On 20 July 2015, the pilot of a Bell 206L3 (Longranger) helicopter, registered VH-BLV (BLV), conducted a charter flight from Essendon Airport to Falls Creek, Victoria, with five passengers on board.

At about 1030, tracking from the north-west, the pilot conducted a shallow approach towards the helipad at Falls Creek. As the helicopter descended to about 50 ft above ground level, the pilot found that significantly more power was required to conduct the approach than anticipated. Therefore, pilot elected to abort the approach and conducted a left turn towards the valley.

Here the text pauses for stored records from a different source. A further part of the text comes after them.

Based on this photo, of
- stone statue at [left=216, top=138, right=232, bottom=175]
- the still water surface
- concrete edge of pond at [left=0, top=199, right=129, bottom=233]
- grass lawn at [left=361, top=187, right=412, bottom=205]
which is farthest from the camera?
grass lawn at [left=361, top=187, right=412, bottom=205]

As the helicopter turned left, it started to yaw rapidly towards the right. The pilot applied full left pedal to counteract the yaw, but the helicopter continued to yaw. The helicopter turned through one and a half revolutions, as the pilot lowered the collective.  Lowering the collective increased the ability of the anti-torque pedals to stop the yaw. The pilot was then able to regain control of the helicopter.

The pilot subsequently conducted a left turn towards the helipad and made an approach to the helipad from an easterly direction. The helicopter landed following the second approach without further incident.

Pilots can reduce their exposure to unanticipated yaw, by maintaining awareness of the wind and its effect on the helicopter. If a pilot encounters unanticipated yaw, quick application of the correct response is essential to recover control of the helicopter.